One of the earliest mills in Rutherford County was Cave Mill, built by Rucker in 1799.  With fertile soil producing bounteous corn, this mill was a sensation on Stones River.  Rucker’s impressive home on Lebanon Highway was the site of the first meeting of the Rutherford County Court on January 3, 1804.  William Nash of the Davidson County Court swore in seven justices of this foremost session as a very historic moment in time.  Two of the charter members were Charles Ready and Thomas Rucker.  Nash resigned his position in Davidson County to join the Rutherford County Court that met in Jefferson until 1805.  Nash also owned and operated a successful store in Jefferson.

Rucker’s property was considered for a new county seat, yet Jefferson was no longer an ideal site for the seat of government.  A decline in river traffic and a population shift had changed the dynamics.

After careful consideration and a competitive bid, William Lytle’s central location on Stones River was chosen in 1811. Rucker’s property between Jefferson and Murfreesboro lost by one vote.

In 1804, Rutherford County was divided into three divisions.  Thomas Rucker, John Howell and Thomas Mitchell were the leaders to devise future plans.  A first division was a line along the west fork of Stones River to the west branch of the Indian ‘trace’.  The second line included all west of the river to the western boundary; and the third was north of the road leading from Smith and Cumming Mill and east of Stones River.

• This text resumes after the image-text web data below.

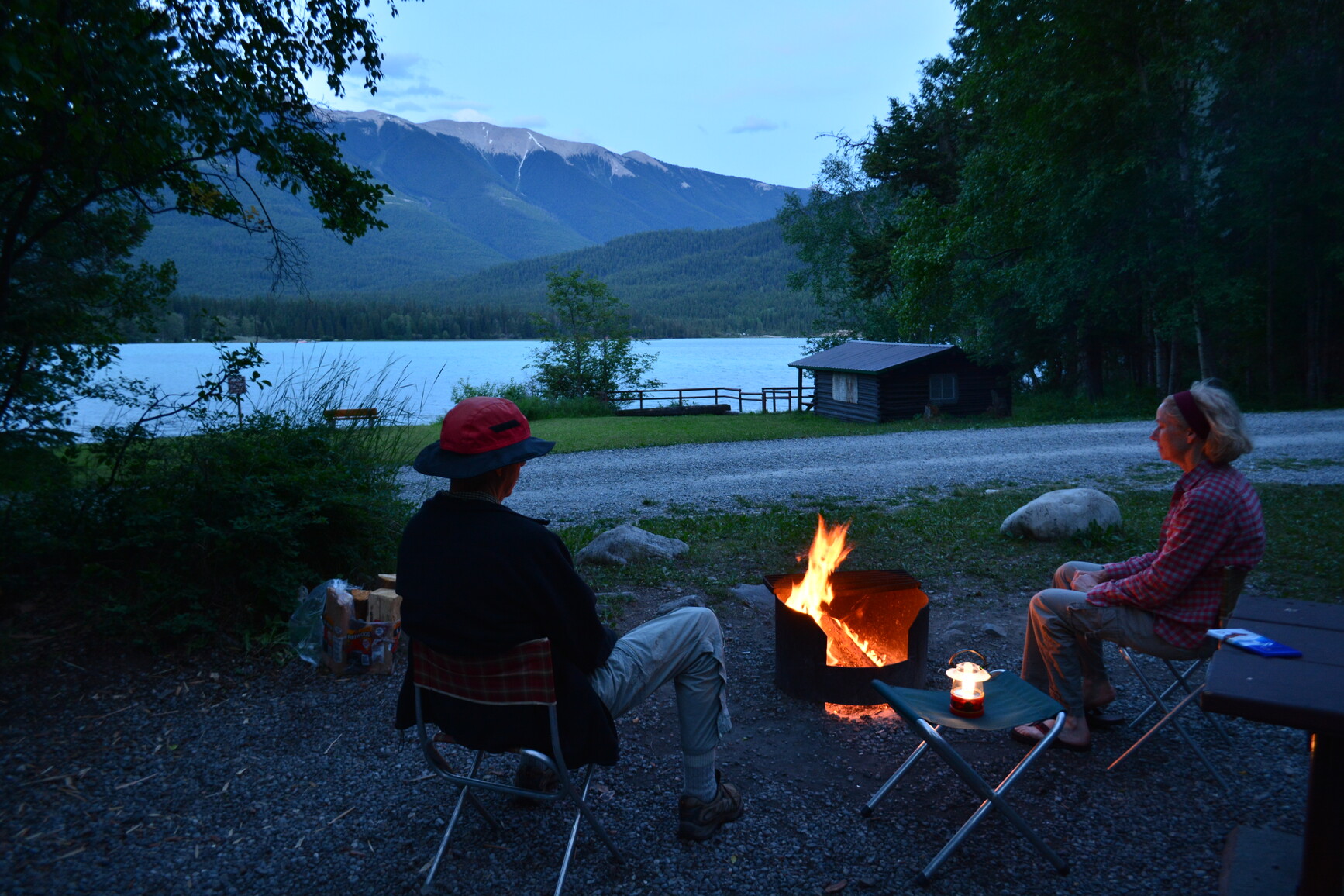 Campers sitting by fire. View of lake and mountains.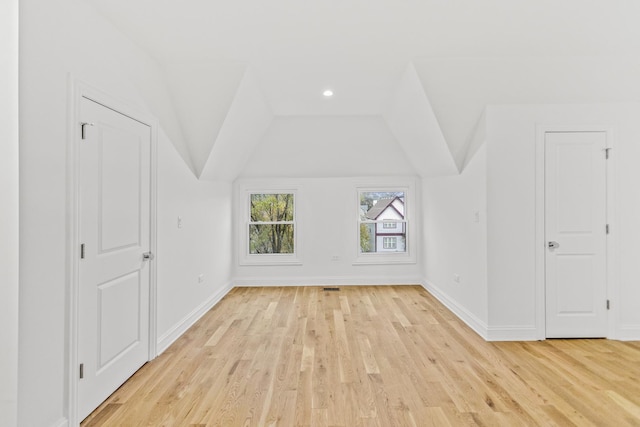 additional living space with lofted ceiling, light wood-style floors, baseboards, and recessed lighting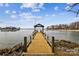 Community boat dock with wooden walkway leading to covered pier at 7513 Mariner Cove Dr, Cornelius, NC 28031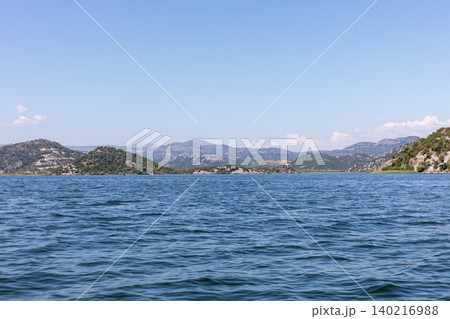 Scenic view across Skadar Lake with mountains and blue sky, Virpazar area Scenic view across Skadar Lake with mountains and blue sky, Virpazar area 140216988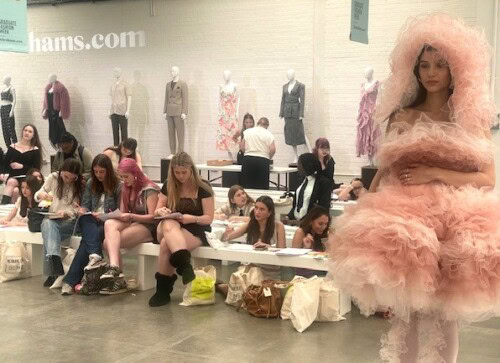 Fashion students drawing a model wearing a fluffy pink dress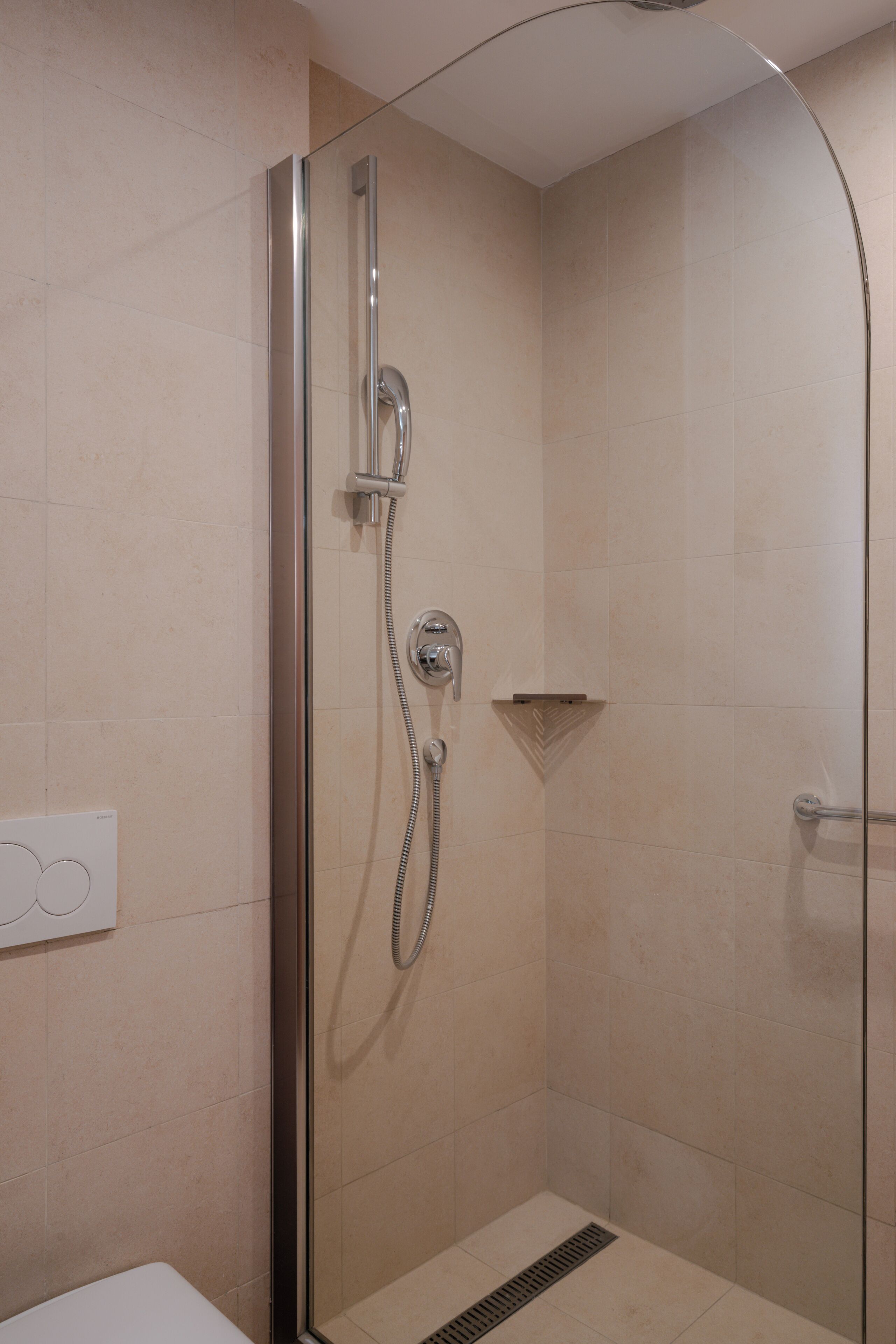 A glass-enclosed shower with a handheld showerhead and a wall-mounted faucet.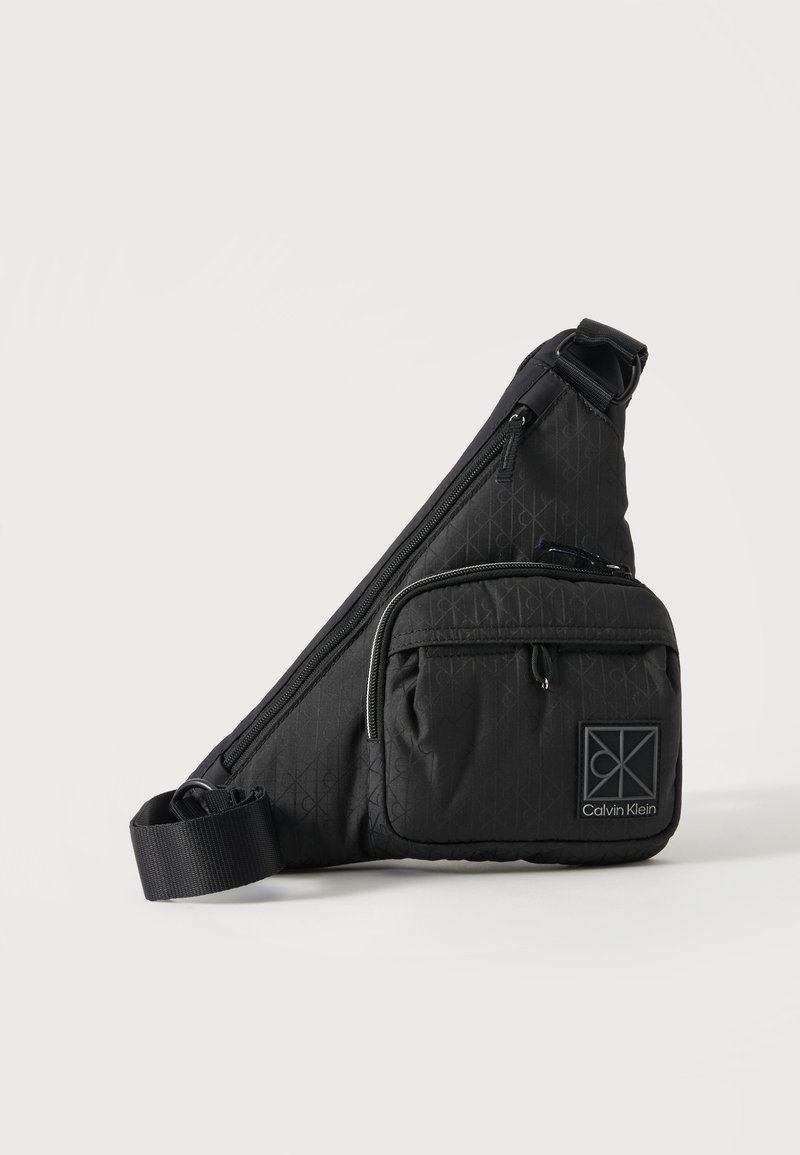 Μαύρη τσάντα Calvin Klein crossbody με ρυθμιζόμενο λουρί, μπροστινή τσέπη με φερμουάρ και διακριτικό μοτίβο λογότυπου σε απλό φόντο.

Thomas Rucker protected his honorable name in an aggressive manner and was not one to be blighted by scandal.  Colonel Edward Bradford tangled with Rucker over a militia drill resulting in Rucker’s neck being placed between two rails of a fence.  When released, Rucker brought false imprisonment charges and received a $600 judgment against Bradford. This debt was later dismissed, as the two men joined the Baptist church and reconciled their differences.

Thomas was the son of Benjamin and Elizabeth Rucker of Orange, Virginia. Benjamin was a captain in the Revolutionary War in 1776.  He invented the James River Bateau, a clever tobacco boat.  Thomas was born in 1759, and his wife was Sallie Reade.

The four Rucker brothers included James, Thomas, Gideon and Bennett, and his sisters were Lucy, Mildred, ad Sophia.  The brothers all married sisters, who were daughters of the Reade family of Bedford County, Virginia.  Records indicate these men were ministers but not all in the same church.  The brothers also raised pigeons and owned flourishing plantations.

The elder brother James purchased land covering the current York VA site, as well as much of Walter Hill.  He was a cotton inspector and erected an original cotton gin in the early 1800s.

Gideon purchased land in present-day Cannon County, including a high hill referred to as ‘Rucker’s Knob.’  He also bought land at Locke Creek.  Gideon built a Georgia brick house in 1804 at Rucker’s Knob.

By 1817, Gideon sold his home to his brother Bennett and moved to his property on Locke Creek.  He then built a second two-story home of red cedar logs.  In 1827, he owned a grist and sawmill and cotton gin.  Gideon had nine children, including local schoolteacher James Harvey.  Upon his death, Gideon owned several thousand acres.

Notable relative Dr. William Rucker practiced medicine in Rutherford County in 1817.  He was assistant surgeon under Andrew Jackson in the war with Indians. He was a charter member of the First Methodist Church in Murfreesboro in 1821, and he was trustee of Soule Female College.  William died in 1861 on the apex of the Civil War.

Thomas Rucker had an outstanding family but was integral as a leader himself in the establishment of Rutherford County. His fortitude to press onward is extraordinary, and he will always be remembered as a founding father.